» **Treść dokumentu**:
Miś na czas

Autor: Jean Luc-Fromental
Ilustracje: Joelle Jolivet
Wydawnictwo Tatarak
Kategoria wiekowa BD O /I

Ilustrowana, wielkoformatowa książka dla dzieci z rymowanym tekstem. Głównym bohaterem historii jest Miś, który ciągle się spóźniał. Jego rodzina postanowiła zatem nauczyć go odczytywać godzinę na zegarze. Tata w zabawny sposób wytłumaczył mu, czym są godziny i minuty i jak je odróżniać. Kiedy miś znał się już na zegarku, w końcu nie spóźniał się do szkoły, chodził na dodatkowe zajęcia i miał ich tak dużo, że aż się rozchorował z przemęczenia. Na szczęście w jego życiu pojawił się ktoś, z kim nie warto się spieszyć. Misianka uczy Misia, że czasem trzeba odpuścić i skupić się na biciu serca, a nie zegara.

Prosta fabuła, piękne ilustracje, rymowana treść, edukacyjna wartość z mądrym przekazem – wszystko to sprawia, że książka jest godna polecenia. Historia jest krótka, pouczająca i zabawna. Spodoba się zarówno dzieciom, jak i dorosłym. Co ciekawe, książki można także wysłuchać, ponieważ na początkowej stronie twórcy zamieścili kod QR do nagrania w wykonaniu Mateusza Damięckiego. Bardzo polecam. Oprawa twarda, klejona.

Maluch w przedszkolu

Autorka: Izabela Mikrut
Ilustrator: Artur Nowicki
Wydawnictwo: Nasza Księgarnia
Warszawa 2024
Poziom: BD O

Książeczka dla dzieci o tym, jak Maluch idzie do przedszkola. Bohaterem jednak nie jest tu mały człowiek, a samochód, który dziś kojarzy się z epoką PRL-u i u niejednego dorosłego wywoła uśmiech na twarzy. Co może robić Maluch w przedszkolu? Dokładnie to samo, co robią dzieci – bawić się z kolegami i koleżankami, grać w ciuciubabkę, w chowanego lub berka, kopać piłkę czy przytulać przytulanki. Nad bezpieczeństwem małych podopiecznych czuwa Pani Syrenka, która nie pozwala, by nuda zakradła się do przedszkolnej sali. Autka lubią, kiedy ich Pani czyta im bajeczki, poza tym uczą się przepisów ruchu drogowego, a gdy przyjdzie na to czas, leżakują i śnią o fantastycznych przygodach.

» **Prezentowane dane**:

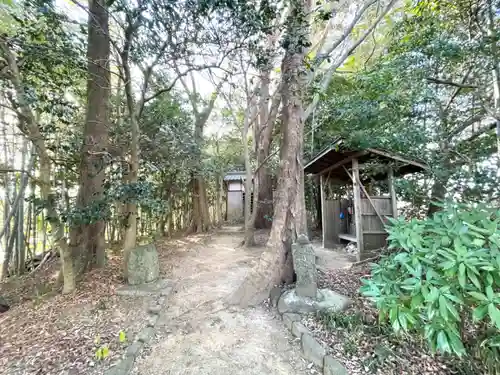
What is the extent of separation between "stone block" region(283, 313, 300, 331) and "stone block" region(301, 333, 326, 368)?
0.29m

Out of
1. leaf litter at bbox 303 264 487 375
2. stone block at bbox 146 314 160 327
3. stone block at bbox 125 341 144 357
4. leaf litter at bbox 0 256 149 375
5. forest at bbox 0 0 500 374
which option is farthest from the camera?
stone block at bbox 146 314 160 327

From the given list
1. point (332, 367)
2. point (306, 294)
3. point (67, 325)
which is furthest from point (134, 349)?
point (306, 294)

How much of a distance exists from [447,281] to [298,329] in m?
1.66

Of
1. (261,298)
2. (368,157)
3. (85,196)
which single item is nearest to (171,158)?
(85,196)

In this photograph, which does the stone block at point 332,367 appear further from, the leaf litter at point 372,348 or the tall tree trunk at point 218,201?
the tall tree trunk at point 218,201

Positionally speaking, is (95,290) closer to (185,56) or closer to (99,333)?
(99,333)

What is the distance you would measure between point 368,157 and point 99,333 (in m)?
5.66

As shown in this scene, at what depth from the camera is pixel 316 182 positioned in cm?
952

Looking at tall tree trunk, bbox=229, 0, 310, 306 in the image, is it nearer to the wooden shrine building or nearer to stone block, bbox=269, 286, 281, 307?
stone block, bbox=269, 286, 281, 307

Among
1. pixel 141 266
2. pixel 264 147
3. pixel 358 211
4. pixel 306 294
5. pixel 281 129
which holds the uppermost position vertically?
pixel 264 147

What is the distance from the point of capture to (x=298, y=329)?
100 inches

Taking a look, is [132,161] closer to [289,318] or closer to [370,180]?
[289,318]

» **Zadanie do wykonania**:
Pociągnij dalej tekst z recenzjami książek dla dzieci, zaczynając zaraz po jego ostatnim zdaniu. Rekordy pochodzą z innego źródła.

» **Odpowiedź pisemna**:
Książka przekonuje małych czytelników, że przedszkole to wesołe i przyjazne miejsce, do którego warto przychodzić z ochotą. Największym atutem publikacji są ilustracje Artura Nowickiego. Oko odbiorcy może podążać za elementami ukazanymi na obrazkach, a jest ich tu naprawdę wiele: od najmniejszych szczegółów do całostronicowych obiektów. Szata graficzna zachęca do rozmowy o książce podczas wspólnego czytania, wzrok dziecka może podążać za tytułowym bohaterem lub wyszukiwać zwierzęta, zabawki i inne przedmioty ukryte na kartach publikacji. Ćwiczenie spostrzegawczości to nie jedyny walor edukacyjny. Wierszowany tekst sprzyja zapamiętywaniu opowieści i zabawie w zgadywanki oraz dopowiadanie. Całość doskonale sprawdzi się zarówno podczas pracy z grupą dzieci, jak i wieczornego czytania z rodzicem na dobranoc. Bardzo polecam. Oprawa twarda, szyta.

Budujemy poczucie własnej wartości

Autorka: Ewa Borowska
Ilustrator: Adam Wójcicki
Wydawnictwo: Nasza Księgarnia
Warszawa 2024
Poziom: BD I

Książka dla małych czytelników wydana przez Naszą Księgarnię w serii: „Szkoła i ja”. Publikacja ma trochę komiksowy charakter, ponieważ wypowiedzi poszczególnych bohaterów pojawiają się w dymkach. Ilustracje natomiast są całostronicowe, bardzo barwne, przyjemne dla oka, zawierają wiele szczegółów, ale nie zamykają się w klasycznych, komiksowych kadrach. W lewym górnym rogu wybranych stron można odnaleźć zdanie, które mogłoby być gotowym tematem lekcji, a cała książka wydaje się przeznaczona do wykorzystania w pracy z dziećmi podczas zajęć edukacji wczesnoszkolnej. Jakie treści się znajdują się w środku? Autor wyjaśnia, które czynniki wpływają na poczucie własnej wartości, ponadto ukazuje przykłady dobrych praktyk i pożądanych zachowań u uczestników szkolnej grupy rówieśniczej. Odbiorca podczas lektury książeczki obserwuje kilka typowych dni z życia klasy Zosi i Antka, poznaje metody rozwiązywania kłopotów, które ich spotykają, pojawia się zagadnienie negatywnych emocji, lęków, samodzielności, oceny samego siebie i asertywności, a także wzajemnego szacunku.

Książka będzie przydatną pomocą dla nauczycieli przedszkoli i początkowych klas szkoły podstawowej (zwłaszcza pierwszej klasy). Rodzice również mogą jej użyć jako pretekstu do rozmowy z dziećmi, którym brakuje pewności siebie. Polecam ze względu na walory dydaktyczne. Oprawa twarda, szyta.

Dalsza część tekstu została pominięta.